11 juillet 2015

Au micro : Jerry Leonide



Le jeune pianiste mauricien Jerry Leonide viendra le vendredi 24 juillet livrer le subtil parfum de la musique créole dans un jazz puissant au swing dominant, qui caractérise sa musique très personnelle. Seul au piano, il nous fera chalouper sur les crêtes de vagues multiples, venues d’un pays aux nombreuses influences ethniques et musicales. Nous avons pu lui poser quelques questions.


Tout d’abord, j’aimerais que vous racontiez votre parcours, qui vous conduit de l’Ile Maurice (où se trouve également Souillac) à Souillac (Lot) ou plus sérieusement et plus généralement comment vous êtes arrivé au jazz et à Paris.  
Quand j'ai commencé le piano à 7 ans, j'ai fait un peu de musique classique, chose que j'ai vite laissée car j'étais naturellement attiré par l'improvisation. J'ai joué mon premier standard de Jazz à l'âge de 9 ans et là j'ai compris que c’était cette musique que je voulais jouer. À l'âge de 17 ans, après avoir été longtemps autodidacte, j’ai décidé de partir pour Paris afin d'étudier la musique plus sérieusement.
Comment êtes-vous arrivé au concours de Montreux ?

- - -

Consigne écrite a: Comptez les lignes des entrées ci-dessous qui contiennent le mot "muffin". Donnez seulement ce nombre.

- - -

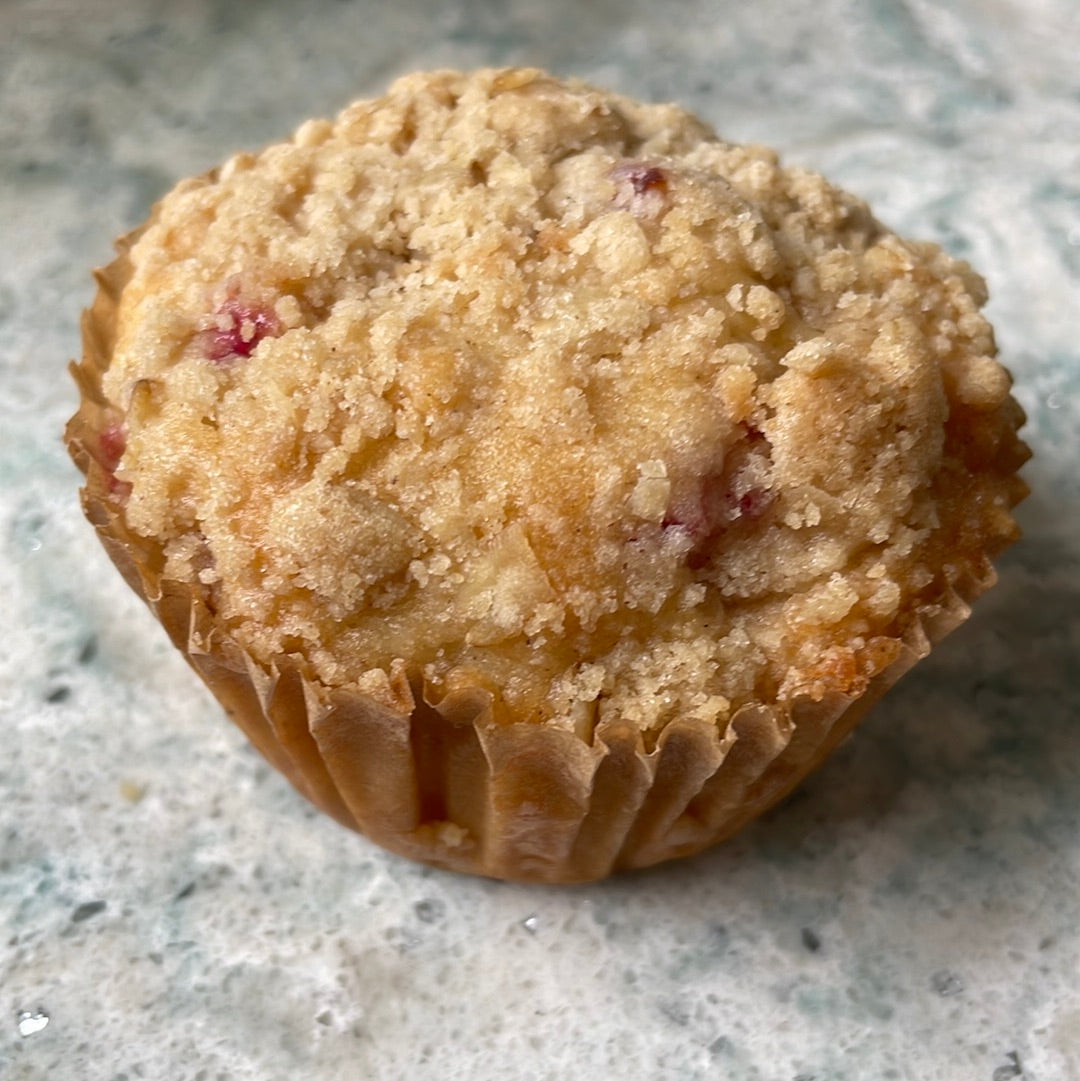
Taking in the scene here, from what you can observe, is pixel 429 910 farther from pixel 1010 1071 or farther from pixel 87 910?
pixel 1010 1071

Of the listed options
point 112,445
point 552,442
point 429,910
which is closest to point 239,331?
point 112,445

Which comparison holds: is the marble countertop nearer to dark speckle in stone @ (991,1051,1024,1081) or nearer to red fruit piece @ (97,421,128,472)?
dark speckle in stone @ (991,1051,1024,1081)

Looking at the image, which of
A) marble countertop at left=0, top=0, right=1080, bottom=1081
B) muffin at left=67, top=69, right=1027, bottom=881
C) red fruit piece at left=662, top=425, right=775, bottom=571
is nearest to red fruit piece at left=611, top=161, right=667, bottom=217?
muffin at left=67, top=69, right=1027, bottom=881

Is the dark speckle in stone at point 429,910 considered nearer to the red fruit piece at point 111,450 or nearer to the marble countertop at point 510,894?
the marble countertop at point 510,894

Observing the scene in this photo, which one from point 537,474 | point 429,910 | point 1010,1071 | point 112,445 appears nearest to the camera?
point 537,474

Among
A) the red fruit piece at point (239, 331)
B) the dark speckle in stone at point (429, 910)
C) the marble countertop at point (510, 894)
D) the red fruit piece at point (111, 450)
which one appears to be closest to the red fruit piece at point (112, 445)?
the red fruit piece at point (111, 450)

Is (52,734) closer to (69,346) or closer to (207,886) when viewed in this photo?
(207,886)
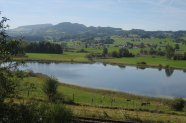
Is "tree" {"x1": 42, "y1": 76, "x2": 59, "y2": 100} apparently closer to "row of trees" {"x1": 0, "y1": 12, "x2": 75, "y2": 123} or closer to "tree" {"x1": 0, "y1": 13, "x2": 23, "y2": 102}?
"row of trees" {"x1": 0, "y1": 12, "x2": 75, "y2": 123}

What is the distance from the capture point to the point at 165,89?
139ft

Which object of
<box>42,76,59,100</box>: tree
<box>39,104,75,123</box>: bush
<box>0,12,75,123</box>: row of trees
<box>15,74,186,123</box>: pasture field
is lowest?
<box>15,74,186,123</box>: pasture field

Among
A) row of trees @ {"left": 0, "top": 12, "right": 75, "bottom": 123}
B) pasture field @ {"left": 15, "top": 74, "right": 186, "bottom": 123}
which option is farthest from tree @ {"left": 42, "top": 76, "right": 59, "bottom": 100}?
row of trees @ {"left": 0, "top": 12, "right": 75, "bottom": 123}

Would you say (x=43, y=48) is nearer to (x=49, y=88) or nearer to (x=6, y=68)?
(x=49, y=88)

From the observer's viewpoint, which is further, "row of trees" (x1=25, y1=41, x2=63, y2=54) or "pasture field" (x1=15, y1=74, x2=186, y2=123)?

- - -

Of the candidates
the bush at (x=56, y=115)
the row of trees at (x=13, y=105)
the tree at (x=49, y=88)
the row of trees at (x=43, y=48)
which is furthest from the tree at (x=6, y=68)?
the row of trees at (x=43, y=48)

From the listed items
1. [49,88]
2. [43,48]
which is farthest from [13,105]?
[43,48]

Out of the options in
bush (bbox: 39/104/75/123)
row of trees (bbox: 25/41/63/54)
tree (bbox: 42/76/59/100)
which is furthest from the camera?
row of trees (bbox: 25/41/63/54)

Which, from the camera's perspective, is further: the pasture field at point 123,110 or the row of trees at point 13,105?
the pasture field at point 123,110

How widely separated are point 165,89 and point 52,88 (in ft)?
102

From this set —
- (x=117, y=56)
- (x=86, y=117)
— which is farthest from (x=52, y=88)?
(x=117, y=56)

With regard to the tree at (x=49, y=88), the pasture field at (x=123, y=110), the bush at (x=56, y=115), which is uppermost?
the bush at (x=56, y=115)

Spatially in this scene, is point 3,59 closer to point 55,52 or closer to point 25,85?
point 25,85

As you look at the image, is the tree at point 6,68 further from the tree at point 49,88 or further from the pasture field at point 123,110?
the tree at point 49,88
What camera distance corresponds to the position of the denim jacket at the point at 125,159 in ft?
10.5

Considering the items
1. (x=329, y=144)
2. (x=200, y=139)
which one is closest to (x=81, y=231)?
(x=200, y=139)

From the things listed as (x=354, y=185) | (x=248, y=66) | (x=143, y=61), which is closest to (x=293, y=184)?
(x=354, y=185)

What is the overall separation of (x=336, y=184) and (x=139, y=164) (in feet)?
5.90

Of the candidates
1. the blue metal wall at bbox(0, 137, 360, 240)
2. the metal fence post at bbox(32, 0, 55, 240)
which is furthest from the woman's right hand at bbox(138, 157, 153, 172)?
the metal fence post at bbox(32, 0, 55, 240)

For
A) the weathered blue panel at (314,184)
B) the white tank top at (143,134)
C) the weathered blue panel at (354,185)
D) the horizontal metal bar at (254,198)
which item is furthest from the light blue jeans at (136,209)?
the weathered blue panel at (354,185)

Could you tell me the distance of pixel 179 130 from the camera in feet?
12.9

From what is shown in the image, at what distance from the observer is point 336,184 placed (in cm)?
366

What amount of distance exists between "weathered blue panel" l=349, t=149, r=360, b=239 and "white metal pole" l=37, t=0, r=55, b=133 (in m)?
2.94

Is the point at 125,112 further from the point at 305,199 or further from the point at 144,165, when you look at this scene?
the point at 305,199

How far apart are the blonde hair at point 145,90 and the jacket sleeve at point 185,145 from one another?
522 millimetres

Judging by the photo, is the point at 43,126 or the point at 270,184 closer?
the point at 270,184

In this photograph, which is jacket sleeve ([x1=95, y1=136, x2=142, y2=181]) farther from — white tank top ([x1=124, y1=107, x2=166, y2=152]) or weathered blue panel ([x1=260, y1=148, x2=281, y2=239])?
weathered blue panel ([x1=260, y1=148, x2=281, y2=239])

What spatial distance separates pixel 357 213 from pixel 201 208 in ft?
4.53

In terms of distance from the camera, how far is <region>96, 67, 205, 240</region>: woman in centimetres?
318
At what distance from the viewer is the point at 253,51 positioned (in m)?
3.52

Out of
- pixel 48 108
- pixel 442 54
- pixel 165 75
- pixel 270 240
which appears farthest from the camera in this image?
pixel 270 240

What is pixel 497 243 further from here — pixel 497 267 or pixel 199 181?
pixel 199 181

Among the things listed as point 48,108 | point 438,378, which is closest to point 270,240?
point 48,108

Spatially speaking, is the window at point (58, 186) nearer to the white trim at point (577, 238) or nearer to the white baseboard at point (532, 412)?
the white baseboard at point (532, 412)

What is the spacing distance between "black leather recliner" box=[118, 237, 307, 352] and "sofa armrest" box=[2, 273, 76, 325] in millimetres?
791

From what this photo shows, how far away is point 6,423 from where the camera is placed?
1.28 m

- - -

Consigne écrite b: Recopiez en entier, sans y changer un mot, l'entretien avec Jerry Leonide qui figure plus haut.

Résultat attendu a: 2

Résultat attendu b:
11 juillet 2015

Au micro : Jerry Leonide



Le jeune pianiste mauricien Jerry Leonide viendra le vendredi 24 juillet livrer le subtil parfum de la musique créole dans un jazz puissant au swing dominant, qui caractérise sa musique très personnelle. Seul au piano, il nous fera chalouper sur les crêtes de vagues multiples, venues d’un pays aux nombreuses influences ethniques et musicales. Nous avons pu lui poser quelques questions.


Tout d’abord, j’aimerais que vous racontiez votre parcours, qui vous conduit de l’Ile Maurice (où se trouve également Souillac) à Souillac (Lot) ou plus sérieusement et plus généralement comment vous êtes arrivé au jazz et à Paris.  
Quand j'ai commencé le piano à 7 ans, j'ai fait un peu de musique classique, chose que j'ai vite laissée car j'étais naturellement attiré par l'improvisation. J'ai joué mon premier standard de Jazz à l'âge de 9 ans et là j'ai compris que c’était cette musique que je voulais jouer. À l'âge de 17 ans, après avoir été longtemps autodidacte, j’ai décidé de partir pour Paris afin d'étudier la musique plus sérieusement.
Comment êtes-vous arrivé au concours de Montreux ?